Improving Semiconductor Yield Rates, Process and Equipment Reliability

by | Oct 13, 2021 | Event, Fluid Control & Pneumatics

Teck Hian Lee

Semiconductor Specialist, Fluid Control and Pneumatic

Oct 26-28 Emerson Exchange Asia-PacificWhen we purchase a mobile tablet, a cell phone or an electrical appliance, how long do we want that product to last? Consumers today have great expectations for electrical products to last for as long as they should. Having worked in a 200-mm and 300-mm wafer fabrication plant in the operations team and as a technical trainer in a semiconductor manufacturing company before, all these come too familiar to me.

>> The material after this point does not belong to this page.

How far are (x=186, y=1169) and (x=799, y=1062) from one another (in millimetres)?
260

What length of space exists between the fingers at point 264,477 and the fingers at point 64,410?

Semiconductor industry challenges and concerns

Wafer fabrication plants need to make integrated circuit chips within specifications and achieve zero failure rate throughout the product’s intended lifespan. Furthermore, manufacturers are constantly looking for ways to improve yield rate, to achieve higher profitability for the company.

The manufacturing process of semiconductor chips is very complex. It takes anywhere from 20 days to more than 2 months to transform a bare wafer into a wafer filled with complex dies. This involves several repeated steps executed layer by layer onto the bare wafer. Any wafer scrapped during the production causes considerable revenue and production time loss to the company. Contamination, defects and scratches are major challenges faced by wafer fabrication plants.

In which areas can we look?

Reliability, responsive and precise flow control, fast response, efficient pneumatic control, high precision and repeatable electro-mechanical actuation, and source material quality are critical for improving yield rates. Reliability refers to equipment reliability and process reliability.

A semiconductor manufacturing equipment is made up of complex and interlink subsystems working together to perform very complex tasks in a very short time. Equipment reliability is the measure of how long the equipment can operate without failure. Be it by wafer count, RF hours, deposition thickness or etch thickness.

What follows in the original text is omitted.